Monday, August 9, 2010

The Vat Komnou Cemetery



Most of our attention focused on archaeology excavations at Angkor Borei (Article).Cambodia has been a Buddhist country for nearly two millennia, with a three-year break in the 1970s associated with the Khmer Rouge period.

Nearly twenty years after the end of the Khmer Rouge era, Buddhist pagodas have been built or renovated throughout the countryside. Angkor Borei has two pagodas; one of them, Vat Komnou, lies on the south side of the river that bisects the settlement.

On private land that flanks the southern boundary of this vat, a landowner began removing soil in 1998 to create new house lots for his children. His workmen encountered burials and the district governor halted his operations.

We were invited to undertake systematic archaeological excavations in this area, and opened a test unit at the top of the slope. The upper layers of the unit contained construction fill, and we encountered portions of a cemetery approximately 3.5 meters into the matrix.

These burials lacked clear grave cuts, and were often interred in close proximity to each other. In some cases, bodies in the lower strata lacked skeletal parts from what we believe were subsequent interments in the same location. Please consult Andy Brouwer's web site to obtain more details on the Vat Komnou excavations.
Vat Komnou Cemetary Excavations.

The 1999-20000 excavations produced portions of at least 80 primary and secondary burials, the latter involving commingled, partial individuals. As the largest skeletal sample from Cambodia recovered through systematic archaeological excavations, the Vat Komnou cemetery offers an invaluable opportunity to assess the relative health of Mekong Delta populations from 200 BC – AD 200.

A preliminary skeletal analysis of the Vat Komnou cemetery was presented at the 2006 IPPA congress in Manila. Other research now in progress includes compositional studies of glass and carnelian beads recovered with the burials, technological, compositional and technological studies on the mortuary ceramic vessels (Article), and a zooarchaeological study of associated animal remains.

Our work constitutes the first archaeological excavation of that cultural layer at Angkor Borei, and the first systematic archaeology excavation of a cemetery of inhumations in Cambodian archaeology.
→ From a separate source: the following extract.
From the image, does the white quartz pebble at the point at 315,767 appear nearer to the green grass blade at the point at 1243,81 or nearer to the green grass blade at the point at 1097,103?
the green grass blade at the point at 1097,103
Previous work at prehistoric sites like Samrong Sen and Mlu Prei recovered some human remains, but not large cemeteries.

Radiocarbon dates from the University of Waikato Radiocarbon Dating lab suggest the cemetery was used between c. 200 B.C. and A.D. 200. Research on materials from the Vat Komnou cemetery hold great importance for reconstructing the early historic period in the Mekong delta.

Previous work at Thai sites like Ban Don Ta Phet (by Ian Glover and his colleagues) provides material evidence for contact between South and Southeast Asia by c. 400 B.C. Yet the nature and intensity of this contact remains poorly understood.


The fact that we found inhumations, rather than cremations, may suggest that inhabitants of this cemetery did not fully embrace the Indic ideology that may have already permeated the region. It may also be possible that the cemetery section we excavated did not include elite burials, and perhaps elites practiced different mortuary traditions at this time that incorporated Indic ideology.